The problem: Retype the part of the piece on Sparks in Amsterdam from "Hence telephone becomes" to "and Northern Europe.", word for word.

Text passage:
And MAX BELL tears himself away from the Baron`s presence long enough to check it all out.

Contrary to popular belief, Santa Claus – alias Saint Nicholas – is alive and well and living in Amsterdam.
But did you know that he has a coloured side-kick, too, and hangs around in drag-bars listening to Sam Cooke?
Well, he does – but just to prove that he`s as ubiquitos as ever (and that the pigment of a man`s skin affects his generosity not one jot) their images are displayed together in every shop window around.
Christmas is definitely more commercially muted in Holland than in London. The glitter and sense of exploitation are replaced by an atmosphere of sheer fantasy which permeates everything from the doll-house facades that flank the canals to the Dutch language, apparently a variation on English whereby the insertion of two extra vowels to our equivalent will make the lamest linguist fluent.
Hence telephone becomes telefoon, Great Britain translates to Groot Britagnie and so on. A notable exception to this rule of thumb is the word Sparks which should in theory be Spooks; however they compensate for that by referring to them as “The Sparks,” apparently the case throughout Scandinavia and Northern Europe.

A trip to the red-light district (sheer professional interest of course) reveals the alarming effects of inflation. Unless this is their tea break the girls ain`t exactly busy. They`re sitting propped up in flimsy negligees paring nails and sneering at wide eyed passers-by. Holland may be famous for its cakes and pastries but these tarts don`t seem too hot – though that could be lack of clothes. If you linger too long they get edgy and abusive and the fact that there are more pimps than customers doesn`t make it the healthiest area to buy tulips – not wishing to sustain third degree clog injuries our party returned to the confines of civilisation, in this case The Hotel.
Lunch with Ron and Russell Mael proves to be a time for recuperation after the hardship of a not-so-wonderful flight from Copenhagen. Most of the group are terrified of aeroplanes and a pilot demonstrating the delights of automatic right turns at thirty thousand feet couldn`t have done much for their collective digestive systems.
Only driver Jim-Jam remains as overtly cheerful as usual, chortling at the contradiction of being a coach-driver without a coach, thus able to finish work without starting it and still get paid.

Two salads and a plate of mussels later Russell revealed that they too may soon become rich by default. Apparently the distributor of publishing royalties for Doris Day in Scandinavia phoned Ron and asked him whether he was Terry Melcher as she had several million krone to get rid of quick because the tax authorities were breathing down her neck. Informed that the moniker was Mael not Melcher she said `have the money anyway` and hung up.

Data extract:
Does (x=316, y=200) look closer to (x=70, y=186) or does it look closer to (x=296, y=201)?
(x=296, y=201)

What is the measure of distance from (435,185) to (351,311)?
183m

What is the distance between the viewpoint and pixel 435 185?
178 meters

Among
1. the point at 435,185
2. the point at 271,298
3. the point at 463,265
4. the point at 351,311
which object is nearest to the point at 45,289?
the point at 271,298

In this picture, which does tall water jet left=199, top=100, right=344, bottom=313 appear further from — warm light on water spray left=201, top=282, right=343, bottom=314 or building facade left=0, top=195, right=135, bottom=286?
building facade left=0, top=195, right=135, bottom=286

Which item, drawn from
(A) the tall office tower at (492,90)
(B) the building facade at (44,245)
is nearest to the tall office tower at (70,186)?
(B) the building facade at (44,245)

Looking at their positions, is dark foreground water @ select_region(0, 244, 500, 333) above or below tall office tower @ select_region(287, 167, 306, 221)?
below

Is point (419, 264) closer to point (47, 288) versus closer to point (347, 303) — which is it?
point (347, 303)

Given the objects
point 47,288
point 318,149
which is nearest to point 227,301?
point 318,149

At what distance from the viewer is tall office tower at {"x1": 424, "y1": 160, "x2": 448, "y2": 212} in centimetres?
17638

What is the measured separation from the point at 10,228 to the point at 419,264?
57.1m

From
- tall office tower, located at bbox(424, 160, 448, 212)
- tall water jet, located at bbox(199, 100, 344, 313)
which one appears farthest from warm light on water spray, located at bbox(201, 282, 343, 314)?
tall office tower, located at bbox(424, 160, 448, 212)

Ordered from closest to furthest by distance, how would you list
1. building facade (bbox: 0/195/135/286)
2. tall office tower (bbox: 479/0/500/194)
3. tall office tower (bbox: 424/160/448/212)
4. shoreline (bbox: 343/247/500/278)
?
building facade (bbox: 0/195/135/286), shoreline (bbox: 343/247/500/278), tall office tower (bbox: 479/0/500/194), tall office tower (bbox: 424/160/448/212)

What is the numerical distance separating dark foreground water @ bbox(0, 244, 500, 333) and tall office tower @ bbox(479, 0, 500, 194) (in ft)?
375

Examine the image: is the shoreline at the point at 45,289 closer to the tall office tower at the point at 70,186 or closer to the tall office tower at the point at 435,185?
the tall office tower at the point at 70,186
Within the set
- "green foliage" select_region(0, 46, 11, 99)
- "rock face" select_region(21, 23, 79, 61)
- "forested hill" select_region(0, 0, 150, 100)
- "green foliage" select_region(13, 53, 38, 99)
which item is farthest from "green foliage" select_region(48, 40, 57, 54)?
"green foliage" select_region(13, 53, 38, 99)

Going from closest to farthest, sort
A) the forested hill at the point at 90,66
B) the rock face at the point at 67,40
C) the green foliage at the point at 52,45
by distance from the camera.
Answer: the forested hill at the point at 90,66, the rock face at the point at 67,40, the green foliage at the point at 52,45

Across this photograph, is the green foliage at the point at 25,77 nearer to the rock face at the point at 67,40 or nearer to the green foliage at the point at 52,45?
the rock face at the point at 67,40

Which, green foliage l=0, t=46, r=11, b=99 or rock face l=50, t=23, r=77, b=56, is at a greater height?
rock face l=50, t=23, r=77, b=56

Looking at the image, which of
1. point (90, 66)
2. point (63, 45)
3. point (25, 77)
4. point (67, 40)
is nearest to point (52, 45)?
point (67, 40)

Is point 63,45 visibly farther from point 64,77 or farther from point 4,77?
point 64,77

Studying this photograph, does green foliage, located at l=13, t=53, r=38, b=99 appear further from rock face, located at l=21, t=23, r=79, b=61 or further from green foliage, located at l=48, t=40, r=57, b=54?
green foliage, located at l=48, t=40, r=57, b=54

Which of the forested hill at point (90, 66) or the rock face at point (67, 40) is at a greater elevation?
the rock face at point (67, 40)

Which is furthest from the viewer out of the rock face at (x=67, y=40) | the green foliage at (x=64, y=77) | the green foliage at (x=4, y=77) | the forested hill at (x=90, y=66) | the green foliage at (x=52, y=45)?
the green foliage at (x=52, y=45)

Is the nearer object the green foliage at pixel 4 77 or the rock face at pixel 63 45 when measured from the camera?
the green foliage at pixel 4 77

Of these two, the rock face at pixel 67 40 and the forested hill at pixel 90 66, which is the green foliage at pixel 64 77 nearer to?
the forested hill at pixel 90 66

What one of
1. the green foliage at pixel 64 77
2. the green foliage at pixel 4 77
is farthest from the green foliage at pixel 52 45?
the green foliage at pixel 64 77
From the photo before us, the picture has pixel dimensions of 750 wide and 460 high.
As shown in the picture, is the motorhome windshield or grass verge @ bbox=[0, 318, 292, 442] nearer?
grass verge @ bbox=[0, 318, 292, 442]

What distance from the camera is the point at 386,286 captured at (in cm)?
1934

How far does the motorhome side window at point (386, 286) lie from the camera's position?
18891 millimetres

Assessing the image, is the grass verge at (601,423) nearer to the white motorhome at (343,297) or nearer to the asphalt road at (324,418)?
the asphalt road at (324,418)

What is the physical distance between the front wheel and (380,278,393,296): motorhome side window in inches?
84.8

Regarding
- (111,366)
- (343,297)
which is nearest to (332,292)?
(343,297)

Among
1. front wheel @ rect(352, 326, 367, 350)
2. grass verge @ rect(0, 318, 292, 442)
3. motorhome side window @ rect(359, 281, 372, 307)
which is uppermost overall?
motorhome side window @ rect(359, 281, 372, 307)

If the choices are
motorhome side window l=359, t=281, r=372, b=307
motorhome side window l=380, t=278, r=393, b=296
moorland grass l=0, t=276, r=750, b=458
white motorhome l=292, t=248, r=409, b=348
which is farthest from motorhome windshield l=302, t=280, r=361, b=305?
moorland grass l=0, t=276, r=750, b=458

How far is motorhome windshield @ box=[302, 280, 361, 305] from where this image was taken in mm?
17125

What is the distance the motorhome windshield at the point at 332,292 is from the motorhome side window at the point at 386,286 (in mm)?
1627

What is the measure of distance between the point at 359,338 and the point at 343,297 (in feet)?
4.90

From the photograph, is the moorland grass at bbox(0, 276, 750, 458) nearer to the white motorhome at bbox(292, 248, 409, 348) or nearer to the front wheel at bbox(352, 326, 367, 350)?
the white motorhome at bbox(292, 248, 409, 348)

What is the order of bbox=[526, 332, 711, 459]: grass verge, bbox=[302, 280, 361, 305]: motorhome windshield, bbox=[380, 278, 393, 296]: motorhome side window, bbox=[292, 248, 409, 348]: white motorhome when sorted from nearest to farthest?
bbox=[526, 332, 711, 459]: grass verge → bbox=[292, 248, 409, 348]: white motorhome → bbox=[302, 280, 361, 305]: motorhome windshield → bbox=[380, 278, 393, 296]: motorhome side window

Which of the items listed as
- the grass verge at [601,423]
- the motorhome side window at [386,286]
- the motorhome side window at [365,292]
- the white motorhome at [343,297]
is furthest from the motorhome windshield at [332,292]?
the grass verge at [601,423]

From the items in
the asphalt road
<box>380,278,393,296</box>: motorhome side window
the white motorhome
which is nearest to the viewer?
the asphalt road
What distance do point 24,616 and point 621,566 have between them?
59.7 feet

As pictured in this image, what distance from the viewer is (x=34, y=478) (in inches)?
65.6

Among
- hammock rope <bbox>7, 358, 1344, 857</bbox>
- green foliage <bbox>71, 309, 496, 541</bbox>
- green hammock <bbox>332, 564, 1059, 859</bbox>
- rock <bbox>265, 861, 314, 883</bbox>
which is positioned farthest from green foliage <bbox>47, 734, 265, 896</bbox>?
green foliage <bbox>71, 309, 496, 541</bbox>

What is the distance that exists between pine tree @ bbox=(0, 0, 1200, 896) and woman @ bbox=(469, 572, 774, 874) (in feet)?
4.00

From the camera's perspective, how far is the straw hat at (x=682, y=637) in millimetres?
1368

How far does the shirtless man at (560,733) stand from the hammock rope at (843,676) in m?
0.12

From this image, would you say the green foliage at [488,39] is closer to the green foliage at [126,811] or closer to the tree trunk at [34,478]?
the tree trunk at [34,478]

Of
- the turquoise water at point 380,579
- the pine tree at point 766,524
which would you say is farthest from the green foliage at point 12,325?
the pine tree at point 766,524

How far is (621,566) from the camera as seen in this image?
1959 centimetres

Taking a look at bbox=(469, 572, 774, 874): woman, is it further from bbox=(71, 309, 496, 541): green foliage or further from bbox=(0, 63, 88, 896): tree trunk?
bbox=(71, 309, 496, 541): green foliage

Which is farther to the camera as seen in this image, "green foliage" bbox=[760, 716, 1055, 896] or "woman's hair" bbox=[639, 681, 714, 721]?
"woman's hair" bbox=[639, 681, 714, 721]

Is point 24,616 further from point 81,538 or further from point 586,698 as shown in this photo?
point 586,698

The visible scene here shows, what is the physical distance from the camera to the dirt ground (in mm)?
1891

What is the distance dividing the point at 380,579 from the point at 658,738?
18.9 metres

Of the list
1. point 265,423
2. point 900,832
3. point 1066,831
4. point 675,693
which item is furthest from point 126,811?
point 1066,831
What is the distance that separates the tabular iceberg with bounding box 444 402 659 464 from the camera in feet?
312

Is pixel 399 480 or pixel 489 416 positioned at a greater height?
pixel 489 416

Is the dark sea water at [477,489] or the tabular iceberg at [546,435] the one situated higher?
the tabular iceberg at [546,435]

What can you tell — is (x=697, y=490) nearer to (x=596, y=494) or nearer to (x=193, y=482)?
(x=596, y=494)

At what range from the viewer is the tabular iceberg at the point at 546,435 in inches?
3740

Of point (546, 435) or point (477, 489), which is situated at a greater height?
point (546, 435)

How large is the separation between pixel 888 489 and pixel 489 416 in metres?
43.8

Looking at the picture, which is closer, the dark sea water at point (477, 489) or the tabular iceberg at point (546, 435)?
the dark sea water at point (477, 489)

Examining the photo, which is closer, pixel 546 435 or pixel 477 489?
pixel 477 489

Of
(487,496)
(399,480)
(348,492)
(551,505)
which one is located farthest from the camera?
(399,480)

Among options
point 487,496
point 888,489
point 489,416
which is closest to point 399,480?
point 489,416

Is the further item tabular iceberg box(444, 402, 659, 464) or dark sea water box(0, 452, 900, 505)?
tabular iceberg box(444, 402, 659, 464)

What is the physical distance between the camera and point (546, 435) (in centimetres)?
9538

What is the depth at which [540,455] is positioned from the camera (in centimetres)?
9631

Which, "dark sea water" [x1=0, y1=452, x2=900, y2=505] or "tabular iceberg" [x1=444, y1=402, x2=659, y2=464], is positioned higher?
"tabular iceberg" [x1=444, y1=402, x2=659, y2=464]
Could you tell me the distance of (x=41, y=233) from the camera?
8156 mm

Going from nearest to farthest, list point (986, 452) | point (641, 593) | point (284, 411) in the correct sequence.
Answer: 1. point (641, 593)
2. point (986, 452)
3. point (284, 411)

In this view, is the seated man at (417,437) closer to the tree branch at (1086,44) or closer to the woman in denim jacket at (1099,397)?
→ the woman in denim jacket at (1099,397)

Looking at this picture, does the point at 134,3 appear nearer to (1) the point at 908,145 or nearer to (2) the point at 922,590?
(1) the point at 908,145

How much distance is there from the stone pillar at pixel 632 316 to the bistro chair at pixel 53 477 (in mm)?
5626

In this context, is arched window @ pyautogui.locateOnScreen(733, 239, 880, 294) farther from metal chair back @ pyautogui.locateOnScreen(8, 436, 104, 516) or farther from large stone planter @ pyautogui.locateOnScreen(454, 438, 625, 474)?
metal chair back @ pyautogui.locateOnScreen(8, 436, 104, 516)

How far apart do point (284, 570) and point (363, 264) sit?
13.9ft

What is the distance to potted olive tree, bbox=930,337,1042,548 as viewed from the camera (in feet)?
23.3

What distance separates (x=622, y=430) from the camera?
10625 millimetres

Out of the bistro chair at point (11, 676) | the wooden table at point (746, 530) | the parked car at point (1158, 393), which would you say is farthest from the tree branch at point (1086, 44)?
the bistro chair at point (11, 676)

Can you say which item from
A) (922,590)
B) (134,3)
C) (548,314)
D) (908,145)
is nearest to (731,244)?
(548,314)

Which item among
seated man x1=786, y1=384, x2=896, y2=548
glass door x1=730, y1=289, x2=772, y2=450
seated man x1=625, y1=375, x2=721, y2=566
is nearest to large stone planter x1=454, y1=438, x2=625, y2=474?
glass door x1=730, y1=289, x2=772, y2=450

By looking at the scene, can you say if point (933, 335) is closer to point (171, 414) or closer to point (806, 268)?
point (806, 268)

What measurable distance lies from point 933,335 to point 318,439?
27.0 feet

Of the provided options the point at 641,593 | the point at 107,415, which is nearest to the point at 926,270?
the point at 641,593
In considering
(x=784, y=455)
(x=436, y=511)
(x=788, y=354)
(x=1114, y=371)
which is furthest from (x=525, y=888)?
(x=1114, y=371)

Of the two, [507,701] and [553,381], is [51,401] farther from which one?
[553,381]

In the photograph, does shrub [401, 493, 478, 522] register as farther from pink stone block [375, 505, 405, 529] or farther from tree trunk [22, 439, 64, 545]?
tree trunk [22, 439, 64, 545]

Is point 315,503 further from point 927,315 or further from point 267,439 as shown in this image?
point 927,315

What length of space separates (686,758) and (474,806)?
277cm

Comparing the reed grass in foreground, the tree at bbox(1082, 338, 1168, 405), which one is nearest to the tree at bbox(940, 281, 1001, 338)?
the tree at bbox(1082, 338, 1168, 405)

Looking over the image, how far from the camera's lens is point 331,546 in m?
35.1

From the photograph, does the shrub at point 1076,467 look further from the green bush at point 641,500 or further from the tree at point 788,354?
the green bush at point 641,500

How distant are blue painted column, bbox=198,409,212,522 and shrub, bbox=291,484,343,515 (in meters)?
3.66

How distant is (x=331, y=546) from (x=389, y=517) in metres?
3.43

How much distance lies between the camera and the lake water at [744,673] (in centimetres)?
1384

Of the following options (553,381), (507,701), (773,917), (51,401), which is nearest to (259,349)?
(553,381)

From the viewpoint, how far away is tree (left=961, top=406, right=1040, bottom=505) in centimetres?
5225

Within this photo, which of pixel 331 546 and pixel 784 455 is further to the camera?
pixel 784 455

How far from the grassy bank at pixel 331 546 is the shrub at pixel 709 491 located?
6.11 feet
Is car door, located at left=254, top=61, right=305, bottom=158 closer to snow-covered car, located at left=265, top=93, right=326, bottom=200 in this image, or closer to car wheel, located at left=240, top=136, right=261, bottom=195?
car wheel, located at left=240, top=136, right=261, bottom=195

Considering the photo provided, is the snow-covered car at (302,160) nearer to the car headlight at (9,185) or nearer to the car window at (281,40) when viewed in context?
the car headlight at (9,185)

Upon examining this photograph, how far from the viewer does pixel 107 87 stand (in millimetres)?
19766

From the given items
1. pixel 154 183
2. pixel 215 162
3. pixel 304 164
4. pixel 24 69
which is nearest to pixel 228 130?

Finished exercise:
Hence telephone becomes telefoon, Great Britain translates to Groot Britagnie and so on. A notable exception to this rule of thumb is the word Sparks which should in theory be Spooks; however they compensate for that by referring to them as “The Sparks,” apparently the case throughout Scandinavia and Northern Europe.